__RECORDED INFORMATION__.

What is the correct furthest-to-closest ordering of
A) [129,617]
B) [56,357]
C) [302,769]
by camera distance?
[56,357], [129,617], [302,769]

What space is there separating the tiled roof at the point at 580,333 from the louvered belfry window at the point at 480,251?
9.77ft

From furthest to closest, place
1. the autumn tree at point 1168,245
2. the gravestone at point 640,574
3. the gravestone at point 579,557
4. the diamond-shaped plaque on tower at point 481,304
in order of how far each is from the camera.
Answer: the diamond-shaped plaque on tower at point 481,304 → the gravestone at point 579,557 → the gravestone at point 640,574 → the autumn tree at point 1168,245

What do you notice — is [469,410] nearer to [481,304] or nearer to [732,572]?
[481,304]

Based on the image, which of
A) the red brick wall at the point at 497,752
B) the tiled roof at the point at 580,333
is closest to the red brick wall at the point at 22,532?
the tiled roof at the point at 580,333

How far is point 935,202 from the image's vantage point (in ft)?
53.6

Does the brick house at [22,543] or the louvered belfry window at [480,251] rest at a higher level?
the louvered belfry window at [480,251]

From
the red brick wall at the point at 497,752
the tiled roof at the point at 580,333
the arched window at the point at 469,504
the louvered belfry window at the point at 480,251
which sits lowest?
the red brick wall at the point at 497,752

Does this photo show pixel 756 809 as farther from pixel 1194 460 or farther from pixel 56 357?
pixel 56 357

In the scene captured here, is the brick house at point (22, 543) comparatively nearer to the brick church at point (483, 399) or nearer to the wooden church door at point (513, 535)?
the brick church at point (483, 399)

__DIRECTION__.
Reproduce each of the records above verbatim, keeping every line, coordinate, and mark of punctuation unchanged.

__OUTPUT BELOW__.
What is the correct furthest-to-closest ordering of
A) [129,617]
B) [56,357]
C) [302,769]
by camera distance?
[56,357], [129,617], [302,769]

What space is there separating the tiled roof at the point at 580,333 from the louvered belfry window at the point at 480,251?
9.77ft

From furthest to closest, place
1. the autumn tree at point 1168,245
2. the gravestone at point 640,574
3. the gravestone at point 579,557
4. the diamond-shaped plaque on tower at point 481,304
in order of how far each is from the camera.
Answer: the diamond-shaped plaque on tower at point 481,304 → the gravestone at point 579,557 → the gravestone at point 640,574 → the autumn tree at point 1168,245

What do you notice — is [469,410] nearer to [481,304] or nearer to [732,572]?
[481,304]

Based on the image, which of
A) the red brick wall at the point at 497,752
B) the tiled roof at the point at 580,333
is closest to the red brick wall at the point at 22,532?
the tiled roof at the point at 580,333

How far is point 935,202 from the image's vantage point (in ft)?
53.6

Does the brick house at [22,543] or the louvered belfry window at [480,251] rest at a higher level?
the louvered belfry window at [480,251]

From
the red brick wall at the point at 497,752
the tiled roof at the point at 580,333
the arched window at the point at 469,504
the louvered belfry window at the point at 480,251
which sits lowest?
the red brick wall at the point at 497,752

Does this photo show pixel 756 809 as farther from pixel 1194 460 or farther from pixel 56 357?
pixel 56 357

In the scene captured here, is the brick house at point (22, 543) comparatively nearer to the brick church at point (483, 399) or nearer to the wooden church door at point (513, 535)?
the brick church at point (483, 399)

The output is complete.